Exercise task.
Render the records from the line with "Can you tell me" up to and including the line with "2003 millimetres" as a two-column CSV with columns named text and answer. Give one row per record and put each value in a single quoted field, with line breaks replaced by spaces.

Data.
[Begin]

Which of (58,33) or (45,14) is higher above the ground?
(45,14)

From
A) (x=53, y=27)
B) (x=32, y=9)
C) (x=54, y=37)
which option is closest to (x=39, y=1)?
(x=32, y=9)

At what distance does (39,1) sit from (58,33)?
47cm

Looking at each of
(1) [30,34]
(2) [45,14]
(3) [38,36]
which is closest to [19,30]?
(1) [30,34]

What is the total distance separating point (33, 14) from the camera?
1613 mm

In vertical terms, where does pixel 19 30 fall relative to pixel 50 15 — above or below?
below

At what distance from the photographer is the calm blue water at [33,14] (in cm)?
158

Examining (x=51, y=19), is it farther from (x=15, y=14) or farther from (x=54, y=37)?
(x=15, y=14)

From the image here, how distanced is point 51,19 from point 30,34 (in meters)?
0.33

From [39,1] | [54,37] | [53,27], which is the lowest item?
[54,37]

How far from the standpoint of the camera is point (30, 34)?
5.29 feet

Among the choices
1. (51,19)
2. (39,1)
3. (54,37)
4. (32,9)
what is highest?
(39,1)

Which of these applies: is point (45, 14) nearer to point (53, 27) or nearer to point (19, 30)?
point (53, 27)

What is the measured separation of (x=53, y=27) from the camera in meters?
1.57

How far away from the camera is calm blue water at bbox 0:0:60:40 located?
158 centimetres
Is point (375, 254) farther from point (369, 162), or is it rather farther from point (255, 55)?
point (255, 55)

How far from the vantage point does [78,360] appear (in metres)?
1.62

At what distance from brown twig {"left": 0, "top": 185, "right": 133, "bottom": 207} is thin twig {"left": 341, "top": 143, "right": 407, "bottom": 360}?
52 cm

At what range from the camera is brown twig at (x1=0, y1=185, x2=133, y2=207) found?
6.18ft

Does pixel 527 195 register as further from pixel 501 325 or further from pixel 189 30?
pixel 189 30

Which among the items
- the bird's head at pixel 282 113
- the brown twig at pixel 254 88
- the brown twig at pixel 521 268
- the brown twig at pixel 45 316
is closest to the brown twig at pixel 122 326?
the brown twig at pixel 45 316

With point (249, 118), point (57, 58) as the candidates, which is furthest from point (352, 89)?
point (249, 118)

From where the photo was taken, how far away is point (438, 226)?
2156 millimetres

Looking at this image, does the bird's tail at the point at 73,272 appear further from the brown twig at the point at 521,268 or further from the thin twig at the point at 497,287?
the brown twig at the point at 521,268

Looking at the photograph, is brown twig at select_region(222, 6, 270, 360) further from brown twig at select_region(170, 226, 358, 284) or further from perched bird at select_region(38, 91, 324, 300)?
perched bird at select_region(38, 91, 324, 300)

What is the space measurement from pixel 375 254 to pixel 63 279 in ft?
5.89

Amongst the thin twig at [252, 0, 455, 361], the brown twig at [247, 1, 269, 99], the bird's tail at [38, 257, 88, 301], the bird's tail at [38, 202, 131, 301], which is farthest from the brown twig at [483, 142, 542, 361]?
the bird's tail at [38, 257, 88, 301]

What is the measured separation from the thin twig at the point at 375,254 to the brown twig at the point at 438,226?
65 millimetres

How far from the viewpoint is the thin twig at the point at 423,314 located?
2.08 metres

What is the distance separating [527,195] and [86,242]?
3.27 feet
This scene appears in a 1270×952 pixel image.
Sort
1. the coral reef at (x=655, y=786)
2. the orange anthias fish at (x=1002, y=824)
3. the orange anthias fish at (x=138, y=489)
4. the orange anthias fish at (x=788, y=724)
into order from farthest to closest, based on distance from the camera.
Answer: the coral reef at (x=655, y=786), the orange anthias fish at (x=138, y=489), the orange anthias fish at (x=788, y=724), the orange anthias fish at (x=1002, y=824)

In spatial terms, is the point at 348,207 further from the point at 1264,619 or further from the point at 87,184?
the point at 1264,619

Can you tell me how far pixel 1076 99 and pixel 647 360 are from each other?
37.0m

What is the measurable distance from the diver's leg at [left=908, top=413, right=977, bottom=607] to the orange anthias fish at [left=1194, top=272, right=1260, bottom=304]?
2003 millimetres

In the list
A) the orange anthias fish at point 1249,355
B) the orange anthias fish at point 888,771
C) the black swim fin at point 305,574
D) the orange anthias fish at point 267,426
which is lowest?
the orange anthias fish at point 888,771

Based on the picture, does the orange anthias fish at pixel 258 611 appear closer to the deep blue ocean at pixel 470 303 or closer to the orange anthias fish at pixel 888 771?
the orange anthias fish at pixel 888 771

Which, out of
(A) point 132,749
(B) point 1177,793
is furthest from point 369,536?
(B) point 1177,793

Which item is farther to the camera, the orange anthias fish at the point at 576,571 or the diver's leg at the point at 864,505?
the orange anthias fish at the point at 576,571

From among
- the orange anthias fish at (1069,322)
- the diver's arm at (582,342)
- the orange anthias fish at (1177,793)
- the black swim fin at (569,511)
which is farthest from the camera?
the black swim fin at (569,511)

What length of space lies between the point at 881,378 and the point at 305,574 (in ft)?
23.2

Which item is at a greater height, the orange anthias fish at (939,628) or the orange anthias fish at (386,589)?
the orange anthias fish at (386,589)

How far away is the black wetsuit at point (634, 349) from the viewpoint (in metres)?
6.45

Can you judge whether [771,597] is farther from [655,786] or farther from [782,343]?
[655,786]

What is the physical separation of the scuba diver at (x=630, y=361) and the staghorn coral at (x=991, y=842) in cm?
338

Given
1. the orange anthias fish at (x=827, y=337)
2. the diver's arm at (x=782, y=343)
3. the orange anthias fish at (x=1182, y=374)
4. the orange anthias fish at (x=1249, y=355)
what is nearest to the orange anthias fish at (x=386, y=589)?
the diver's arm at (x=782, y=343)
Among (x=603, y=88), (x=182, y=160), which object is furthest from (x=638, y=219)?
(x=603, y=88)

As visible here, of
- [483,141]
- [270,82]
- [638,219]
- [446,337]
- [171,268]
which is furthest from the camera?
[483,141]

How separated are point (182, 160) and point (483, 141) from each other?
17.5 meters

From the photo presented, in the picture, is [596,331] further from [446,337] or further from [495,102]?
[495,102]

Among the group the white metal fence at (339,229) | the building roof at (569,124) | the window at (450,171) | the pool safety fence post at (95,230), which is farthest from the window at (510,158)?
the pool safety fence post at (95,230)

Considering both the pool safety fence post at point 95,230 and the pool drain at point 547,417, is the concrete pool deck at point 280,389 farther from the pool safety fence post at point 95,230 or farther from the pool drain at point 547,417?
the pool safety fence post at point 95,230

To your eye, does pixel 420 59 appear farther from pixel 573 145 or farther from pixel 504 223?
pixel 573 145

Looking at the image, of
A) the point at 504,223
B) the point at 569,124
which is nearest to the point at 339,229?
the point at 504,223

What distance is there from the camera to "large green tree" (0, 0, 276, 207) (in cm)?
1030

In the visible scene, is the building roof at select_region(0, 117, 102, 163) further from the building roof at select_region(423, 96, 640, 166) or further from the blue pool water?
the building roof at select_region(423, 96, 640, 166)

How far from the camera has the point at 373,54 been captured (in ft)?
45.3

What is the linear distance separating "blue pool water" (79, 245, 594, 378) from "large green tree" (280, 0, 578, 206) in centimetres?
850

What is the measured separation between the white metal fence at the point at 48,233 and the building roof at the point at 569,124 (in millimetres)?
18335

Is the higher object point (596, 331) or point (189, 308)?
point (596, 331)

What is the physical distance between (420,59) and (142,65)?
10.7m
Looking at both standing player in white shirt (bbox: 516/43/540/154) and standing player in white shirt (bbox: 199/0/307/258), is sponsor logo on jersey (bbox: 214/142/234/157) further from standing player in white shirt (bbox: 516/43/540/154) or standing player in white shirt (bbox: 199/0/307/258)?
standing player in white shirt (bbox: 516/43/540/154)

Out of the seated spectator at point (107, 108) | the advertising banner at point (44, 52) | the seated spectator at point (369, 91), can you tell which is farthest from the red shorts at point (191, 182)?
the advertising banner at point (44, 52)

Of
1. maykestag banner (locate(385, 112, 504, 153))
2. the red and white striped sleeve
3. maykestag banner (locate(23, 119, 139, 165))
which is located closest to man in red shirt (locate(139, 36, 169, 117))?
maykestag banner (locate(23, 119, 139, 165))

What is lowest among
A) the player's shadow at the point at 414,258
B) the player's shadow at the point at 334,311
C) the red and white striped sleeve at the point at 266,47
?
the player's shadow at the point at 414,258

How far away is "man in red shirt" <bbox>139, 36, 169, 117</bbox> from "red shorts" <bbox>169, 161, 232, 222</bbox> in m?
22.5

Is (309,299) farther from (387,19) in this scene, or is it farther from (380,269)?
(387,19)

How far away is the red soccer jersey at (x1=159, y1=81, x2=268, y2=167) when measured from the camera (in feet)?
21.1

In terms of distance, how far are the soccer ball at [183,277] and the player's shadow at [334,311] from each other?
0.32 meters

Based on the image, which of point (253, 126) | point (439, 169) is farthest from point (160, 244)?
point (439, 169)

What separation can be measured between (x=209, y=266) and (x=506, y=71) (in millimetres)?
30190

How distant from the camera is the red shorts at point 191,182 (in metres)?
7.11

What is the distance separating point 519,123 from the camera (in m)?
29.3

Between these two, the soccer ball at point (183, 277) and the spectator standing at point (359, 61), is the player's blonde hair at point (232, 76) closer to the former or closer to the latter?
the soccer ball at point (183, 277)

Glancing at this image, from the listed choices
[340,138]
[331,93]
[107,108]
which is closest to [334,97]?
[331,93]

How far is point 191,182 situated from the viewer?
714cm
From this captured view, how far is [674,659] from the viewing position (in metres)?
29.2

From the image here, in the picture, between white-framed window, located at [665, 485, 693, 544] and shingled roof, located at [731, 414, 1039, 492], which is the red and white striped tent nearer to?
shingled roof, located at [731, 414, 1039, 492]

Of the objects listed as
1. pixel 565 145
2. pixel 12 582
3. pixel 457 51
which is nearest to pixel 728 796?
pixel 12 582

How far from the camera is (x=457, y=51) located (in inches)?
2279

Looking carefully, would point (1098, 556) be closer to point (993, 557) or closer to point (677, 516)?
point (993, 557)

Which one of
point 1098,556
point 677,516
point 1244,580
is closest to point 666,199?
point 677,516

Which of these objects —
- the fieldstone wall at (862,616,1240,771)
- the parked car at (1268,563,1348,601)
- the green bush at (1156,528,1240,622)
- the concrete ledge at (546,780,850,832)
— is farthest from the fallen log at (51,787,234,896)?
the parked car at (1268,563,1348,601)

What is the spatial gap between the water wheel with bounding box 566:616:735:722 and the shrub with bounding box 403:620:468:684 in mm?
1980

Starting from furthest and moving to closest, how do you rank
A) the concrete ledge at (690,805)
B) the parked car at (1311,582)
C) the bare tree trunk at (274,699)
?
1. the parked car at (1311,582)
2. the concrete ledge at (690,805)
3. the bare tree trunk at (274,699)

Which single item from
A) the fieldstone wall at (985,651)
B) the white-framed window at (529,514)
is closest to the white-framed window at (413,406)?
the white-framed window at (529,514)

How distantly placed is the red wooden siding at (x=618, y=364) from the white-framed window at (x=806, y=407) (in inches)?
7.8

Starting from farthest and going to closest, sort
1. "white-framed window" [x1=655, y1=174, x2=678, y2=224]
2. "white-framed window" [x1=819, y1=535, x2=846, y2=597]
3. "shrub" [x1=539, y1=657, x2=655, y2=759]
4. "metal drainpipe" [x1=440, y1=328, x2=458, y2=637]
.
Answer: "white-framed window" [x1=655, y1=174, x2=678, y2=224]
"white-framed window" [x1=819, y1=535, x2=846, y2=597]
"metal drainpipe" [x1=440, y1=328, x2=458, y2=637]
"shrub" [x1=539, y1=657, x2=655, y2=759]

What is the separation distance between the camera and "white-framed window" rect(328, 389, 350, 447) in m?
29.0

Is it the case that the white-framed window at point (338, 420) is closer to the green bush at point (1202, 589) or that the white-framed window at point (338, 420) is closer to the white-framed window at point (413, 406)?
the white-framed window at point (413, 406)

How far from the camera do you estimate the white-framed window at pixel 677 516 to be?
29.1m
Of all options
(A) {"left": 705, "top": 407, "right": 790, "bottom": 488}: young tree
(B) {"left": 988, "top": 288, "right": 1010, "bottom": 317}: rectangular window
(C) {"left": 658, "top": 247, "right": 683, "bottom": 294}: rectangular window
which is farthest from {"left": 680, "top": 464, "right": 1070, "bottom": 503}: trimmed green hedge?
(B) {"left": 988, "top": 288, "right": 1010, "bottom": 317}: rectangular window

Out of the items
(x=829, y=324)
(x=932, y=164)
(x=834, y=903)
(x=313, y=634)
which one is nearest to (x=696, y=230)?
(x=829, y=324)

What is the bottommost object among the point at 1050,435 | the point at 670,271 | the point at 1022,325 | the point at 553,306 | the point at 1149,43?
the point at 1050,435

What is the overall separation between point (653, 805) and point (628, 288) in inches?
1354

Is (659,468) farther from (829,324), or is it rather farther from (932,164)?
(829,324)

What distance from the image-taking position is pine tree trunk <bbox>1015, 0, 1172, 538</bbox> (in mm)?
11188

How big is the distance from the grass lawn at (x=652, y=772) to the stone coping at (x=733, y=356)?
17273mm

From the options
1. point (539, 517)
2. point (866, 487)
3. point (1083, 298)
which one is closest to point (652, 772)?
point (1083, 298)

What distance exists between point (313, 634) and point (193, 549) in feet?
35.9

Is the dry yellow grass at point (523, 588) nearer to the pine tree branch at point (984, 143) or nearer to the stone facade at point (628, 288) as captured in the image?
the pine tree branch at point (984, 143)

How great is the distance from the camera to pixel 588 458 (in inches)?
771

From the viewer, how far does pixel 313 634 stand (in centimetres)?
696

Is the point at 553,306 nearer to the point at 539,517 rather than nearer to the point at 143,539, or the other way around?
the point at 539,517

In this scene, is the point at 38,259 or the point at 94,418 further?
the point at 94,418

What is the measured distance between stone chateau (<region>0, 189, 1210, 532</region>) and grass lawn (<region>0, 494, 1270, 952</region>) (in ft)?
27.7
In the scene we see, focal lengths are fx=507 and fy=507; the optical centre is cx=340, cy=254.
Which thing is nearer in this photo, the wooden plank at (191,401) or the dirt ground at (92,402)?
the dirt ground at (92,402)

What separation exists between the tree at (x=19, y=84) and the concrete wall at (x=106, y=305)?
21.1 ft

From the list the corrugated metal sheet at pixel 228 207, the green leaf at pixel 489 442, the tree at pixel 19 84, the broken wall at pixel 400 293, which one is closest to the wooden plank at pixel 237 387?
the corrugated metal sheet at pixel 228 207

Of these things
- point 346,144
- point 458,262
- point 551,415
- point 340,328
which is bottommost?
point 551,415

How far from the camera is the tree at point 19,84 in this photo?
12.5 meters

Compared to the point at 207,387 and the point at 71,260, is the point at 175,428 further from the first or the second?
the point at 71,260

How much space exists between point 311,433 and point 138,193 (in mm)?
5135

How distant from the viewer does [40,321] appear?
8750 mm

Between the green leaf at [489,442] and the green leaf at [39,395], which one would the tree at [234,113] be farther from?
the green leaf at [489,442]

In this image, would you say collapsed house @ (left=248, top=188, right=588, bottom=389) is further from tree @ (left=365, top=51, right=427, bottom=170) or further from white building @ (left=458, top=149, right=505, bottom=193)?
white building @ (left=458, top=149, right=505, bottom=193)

[End]

Output below.
text,answer
"Can you tell me how far pixel 1076 99 and pixel 647 360 are from each other?","37.0m"
"What is the measurable distance from the diver's leg at [left=908, top=413, right=977, bottom=607] to the orange anthias fish at [left=1194, top=272, right=1260, bottom=304]?","2003 millimetres"